Essentially the original question can be broken down in 2 parts:

  • Main objective/challenge: embedding(/transporting) a raw formatted code-snippet (any kind of code) in a web-page's markup (for simple copy/paste/edit due to no encoding/escaping)
  • correctly displaying/rendering that code-snippet (possibly edit it) in the browser

The short (but) ambiguous answer is: you can't, ...but you can (get very close).
(I know, that are 3 contradicting answers, so read on...)

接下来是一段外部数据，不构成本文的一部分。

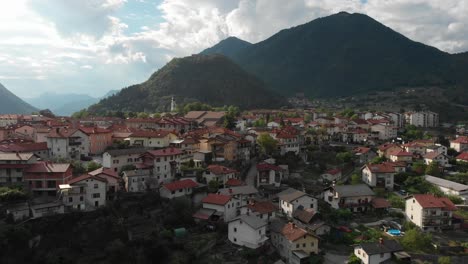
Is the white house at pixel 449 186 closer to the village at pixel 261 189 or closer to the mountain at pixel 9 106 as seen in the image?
the village at pixel 261 189

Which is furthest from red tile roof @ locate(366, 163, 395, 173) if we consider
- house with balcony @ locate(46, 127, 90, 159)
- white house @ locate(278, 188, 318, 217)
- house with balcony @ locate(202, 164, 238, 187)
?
house with balcony @ locate(46, 127, 90, 159)

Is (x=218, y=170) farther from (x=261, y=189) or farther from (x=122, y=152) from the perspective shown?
(x=122, y=152)

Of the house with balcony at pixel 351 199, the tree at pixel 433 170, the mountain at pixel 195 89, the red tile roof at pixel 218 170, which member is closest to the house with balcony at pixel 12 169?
the red tile roof at pixel 218 170

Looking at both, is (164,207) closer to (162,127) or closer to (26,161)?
(26,161)

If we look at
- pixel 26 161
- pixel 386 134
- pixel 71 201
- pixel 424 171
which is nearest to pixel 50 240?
pixel 71 201

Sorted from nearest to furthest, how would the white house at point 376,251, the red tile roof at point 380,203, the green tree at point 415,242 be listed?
the white house at point 376,251 → the green tree at point 415,242 → the red tile roof at point 380,203

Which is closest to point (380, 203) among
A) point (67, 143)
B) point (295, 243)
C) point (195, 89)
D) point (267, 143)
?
point (295, 243)
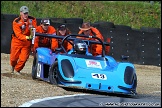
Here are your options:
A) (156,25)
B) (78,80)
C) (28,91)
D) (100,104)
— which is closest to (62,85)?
(78,80)

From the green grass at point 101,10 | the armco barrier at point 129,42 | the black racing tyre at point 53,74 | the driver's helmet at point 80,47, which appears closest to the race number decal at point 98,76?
the black racing tyre at point 53,74

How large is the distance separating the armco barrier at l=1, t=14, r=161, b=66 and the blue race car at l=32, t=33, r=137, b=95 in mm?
7119

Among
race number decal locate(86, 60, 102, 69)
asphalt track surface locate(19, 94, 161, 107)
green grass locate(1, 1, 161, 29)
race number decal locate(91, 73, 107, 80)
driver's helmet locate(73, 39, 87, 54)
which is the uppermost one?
green grass locate(1, 1, 161, 29)

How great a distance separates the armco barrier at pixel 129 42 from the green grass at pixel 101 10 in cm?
785

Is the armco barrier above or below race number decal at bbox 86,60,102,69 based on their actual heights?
above

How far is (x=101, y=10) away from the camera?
96.3 ft

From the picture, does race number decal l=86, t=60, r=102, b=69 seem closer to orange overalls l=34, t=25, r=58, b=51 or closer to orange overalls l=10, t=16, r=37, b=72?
orange overalls l=34, t=25, r=58, b=51

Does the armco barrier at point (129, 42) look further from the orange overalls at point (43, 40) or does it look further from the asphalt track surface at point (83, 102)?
the asphalt track surface at point (83, 102)

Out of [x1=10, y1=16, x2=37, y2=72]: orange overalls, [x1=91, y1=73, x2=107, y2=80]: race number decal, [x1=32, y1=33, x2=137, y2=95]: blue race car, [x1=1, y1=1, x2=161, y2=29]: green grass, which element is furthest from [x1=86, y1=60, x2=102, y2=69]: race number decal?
[x1=1, y1=1, x2=161, y2=29]: green grass

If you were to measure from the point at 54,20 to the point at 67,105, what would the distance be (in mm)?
12462

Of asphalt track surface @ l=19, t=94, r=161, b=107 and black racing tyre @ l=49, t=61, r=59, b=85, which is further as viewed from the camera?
black racing tyre @ l=49, t=61, r=59, b=85

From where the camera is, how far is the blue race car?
1137 centimetres

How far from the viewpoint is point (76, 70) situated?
11.6 m

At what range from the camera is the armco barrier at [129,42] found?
64.7 ft
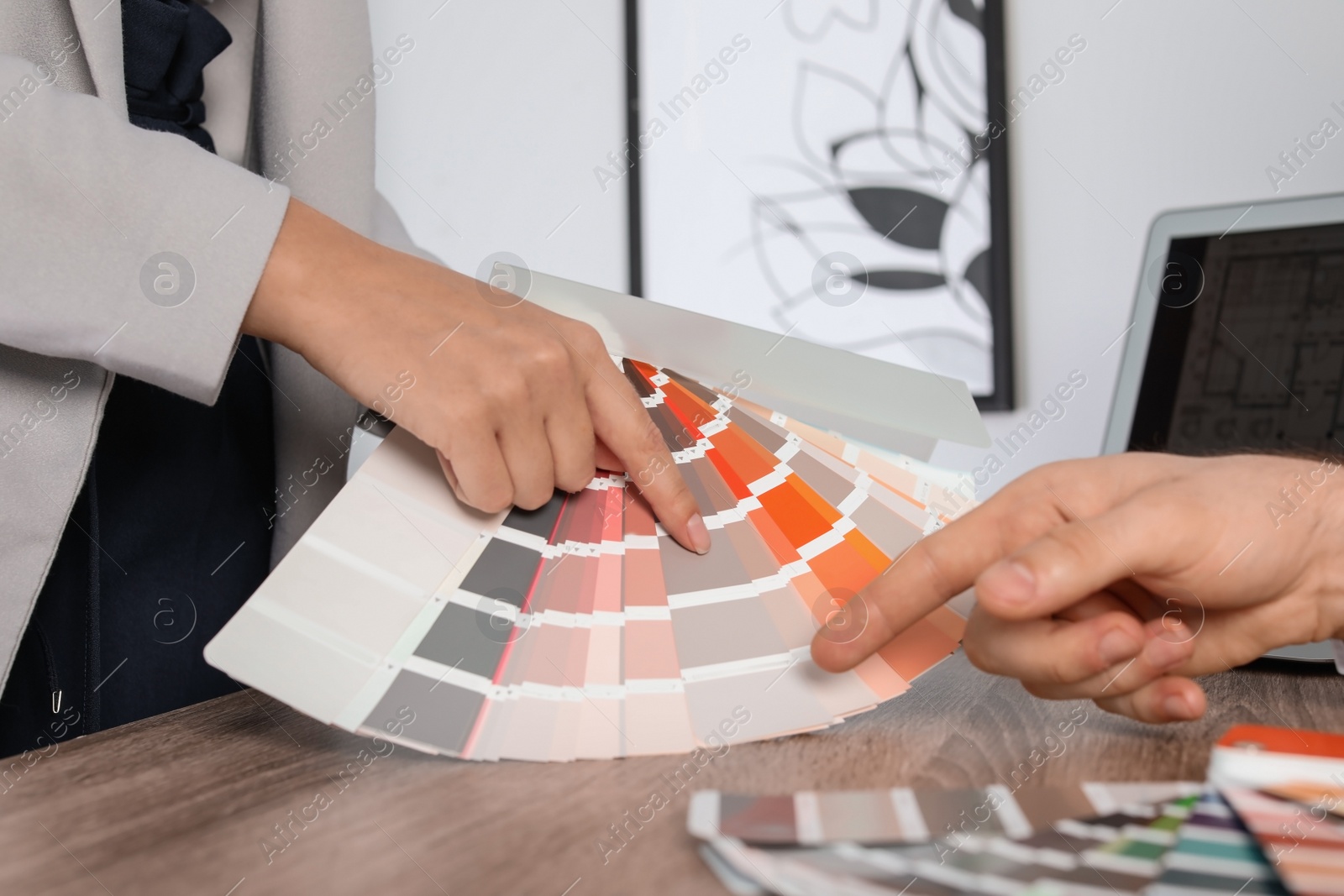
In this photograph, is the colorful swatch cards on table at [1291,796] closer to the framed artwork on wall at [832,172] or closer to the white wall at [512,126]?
the framed artwork on wall at [832,172]

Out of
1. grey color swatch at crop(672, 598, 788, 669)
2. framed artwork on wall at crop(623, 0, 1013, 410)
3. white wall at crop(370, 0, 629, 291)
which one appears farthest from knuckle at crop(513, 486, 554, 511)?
white wall at crop(370, 0, 629, 291)

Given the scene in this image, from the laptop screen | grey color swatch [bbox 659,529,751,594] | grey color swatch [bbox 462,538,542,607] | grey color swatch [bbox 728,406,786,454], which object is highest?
the laptop screen

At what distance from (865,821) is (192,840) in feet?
0.78

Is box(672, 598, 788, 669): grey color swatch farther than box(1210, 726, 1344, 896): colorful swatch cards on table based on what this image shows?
Yes

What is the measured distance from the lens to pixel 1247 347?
842mm

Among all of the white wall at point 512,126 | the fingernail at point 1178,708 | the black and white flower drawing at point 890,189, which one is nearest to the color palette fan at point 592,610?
the fingernail at point 1178,708

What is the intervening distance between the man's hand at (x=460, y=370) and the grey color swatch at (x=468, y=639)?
0.07 metres

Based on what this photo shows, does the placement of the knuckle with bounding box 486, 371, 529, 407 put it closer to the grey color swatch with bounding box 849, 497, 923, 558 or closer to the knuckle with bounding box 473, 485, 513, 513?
the knuckle with bounding box 473, 485, 513, 513

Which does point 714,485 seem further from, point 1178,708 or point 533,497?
point 1178,708

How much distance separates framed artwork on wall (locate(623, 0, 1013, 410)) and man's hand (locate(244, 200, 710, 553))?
874mm

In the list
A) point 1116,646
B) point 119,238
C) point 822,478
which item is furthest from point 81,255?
point 1116,646

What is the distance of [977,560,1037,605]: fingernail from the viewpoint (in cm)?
37

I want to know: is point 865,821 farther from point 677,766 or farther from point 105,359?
point 105,359

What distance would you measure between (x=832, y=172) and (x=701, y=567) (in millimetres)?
1007
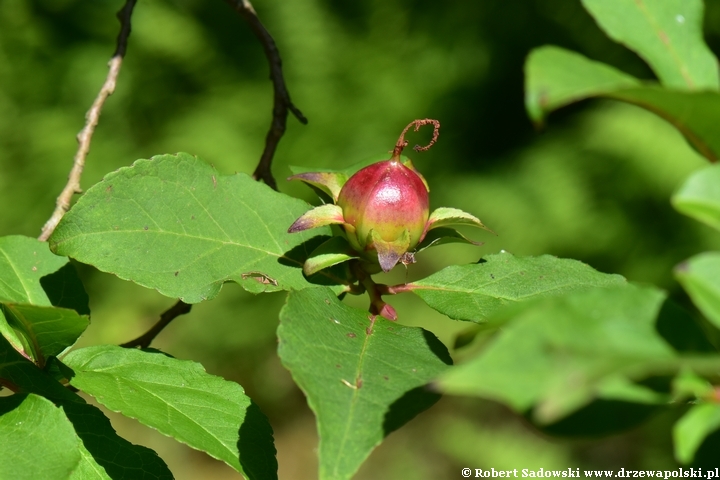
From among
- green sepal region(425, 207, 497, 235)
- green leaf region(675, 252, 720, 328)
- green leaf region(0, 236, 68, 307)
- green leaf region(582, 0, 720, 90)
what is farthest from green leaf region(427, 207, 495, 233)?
green leaf region(0, 236, 68, 307)

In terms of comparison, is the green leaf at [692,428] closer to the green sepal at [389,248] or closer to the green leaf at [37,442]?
the green sepal at [389,248]

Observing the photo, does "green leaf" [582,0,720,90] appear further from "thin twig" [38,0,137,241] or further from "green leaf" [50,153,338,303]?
"thin twig" [38,0,137,241]

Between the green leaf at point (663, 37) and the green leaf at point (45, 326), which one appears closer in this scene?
the green leaf at point (663, 37)

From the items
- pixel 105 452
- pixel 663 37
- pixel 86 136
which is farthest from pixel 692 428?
pixel 86 136

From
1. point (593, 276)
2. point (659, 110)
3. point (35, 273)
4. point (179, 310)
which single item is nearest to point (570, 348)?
point (659, 110)

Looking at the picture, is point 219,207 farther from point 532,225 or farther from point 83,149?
point 532,225

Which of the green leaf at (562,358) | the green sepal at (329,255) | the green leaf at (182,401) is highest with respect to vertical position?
the green leaf at (562,358)

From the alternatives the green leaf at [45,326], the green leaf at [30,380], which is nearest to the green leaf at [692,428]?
the green leaf at [45,326]

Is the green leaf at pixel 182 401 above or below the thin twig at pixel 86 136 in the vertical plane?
below
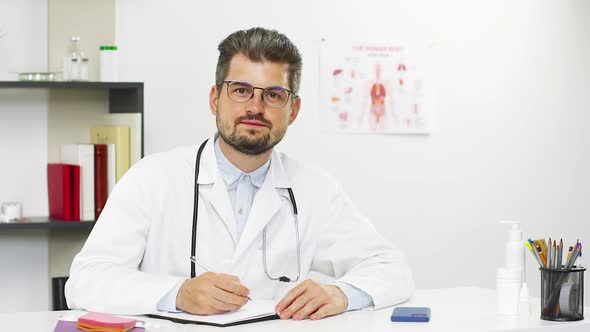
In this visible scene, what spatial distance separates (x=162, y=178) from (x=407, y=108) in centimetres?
165

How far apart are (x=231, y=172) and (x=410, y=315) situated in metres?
0.66

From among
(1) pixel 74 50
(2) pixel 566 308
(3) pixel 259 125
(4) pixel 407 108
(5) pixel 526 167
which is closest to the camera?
(2) pixel 566 308

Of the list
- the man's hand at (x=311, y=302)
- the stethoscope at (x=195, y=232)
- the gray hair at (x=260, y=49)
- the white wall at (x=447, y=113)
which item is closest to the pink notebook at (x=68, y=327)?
the man's hand at (x=311, y=302)

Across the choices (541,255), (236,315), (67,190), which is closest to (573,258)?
(541,255)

(polyglot)(x)(ht)ml Markup-languages rely on wrapping (almost) everything between begin/opening and end/closing tags/character(sequences).
So, to embed any kind of raw code/snippet inside your markup-language, one will always have to escape/encode every instance (inside that snippet) that resembles the character(-sequence) that would close the wrapping 'container' element in the markup. (During this post I'll refer to this as rule no 1.)
Think of "some "data" here" or <i>..close italics with '</i>'-tag</i>, where it is obvious one should escape/encode (something in) </i and " (or change container's quote-character from " to ').

So, because of rule no 1, you can't 'just' embed 'any' unknown raw code-snippet inside markup.
Because, if one has to escape/encode even one character inside the raw snippet, then that snippet would no longer be the same original 'pure raw code' that anyone can copy/paste/edit in the document's markup without further thought. It would lead to malformed/illegal markup and Mojibake (mainly) because of entities.
Also, should that snippet contain such characters, you'd still need some javascript to 'translate' that character(sequence) from (and to) it's escaped/encoded representation to display the snippet correctly in the 'webpage' (for copy/paste/edit).

That brings us to (some of) the datatypes that markup-languages specify. These datatypes essentially define what are considered 'valid characters' and their meaning (per tag, property, etc.):

  • PCDATA (Parsed Character DATA): will expand entities and one must escape <, & (and > depending on markup language/version).
    Most tags like body, div, pre, etc, but also textarea (until HTML5) fall under this type.
    So not only do you need to encode all the container's closing character-sequences inside the snippet, you also have to encode all <, & (,>) characters (at minimum).
    Needless to say, encoding/escaping this many characters falls outside this objective's scope of embedding a raw snippet in the markup.
    '..But a textarea seems to work...', yes, either because of the browsers error-engine trying to make something out of it, or because HTML5:

  • RCDATA (Replaceable Character DATA): will not not treat tags inside the text as markup (but are still governed by rule 1), so one doesn't need to encode < (>). BUT entities are still expanded, so they and 'ambiguous ampersands' (&) need special care.
    The current HTML5 spec says the textarea is now a RCDATA field and (quote):

    The text in raw text and RCDATA elements must not contain any occurrences of the string "</" (U+003C LESS-THAN SIGN, U+002F SOLIDUS) followed by characters that case-insensitively match the tag name of the element followed by one of U+0009 CHARACTER TABULATION (tab), U+000A LINE FEED (LF), U+000C FORM FEED (FF), U+000D CARRIAGE RETURN (CR), U+0020 SPACE, U+003E GREATER-THAN SIGN (>), or U+002F SOLIDUS (/).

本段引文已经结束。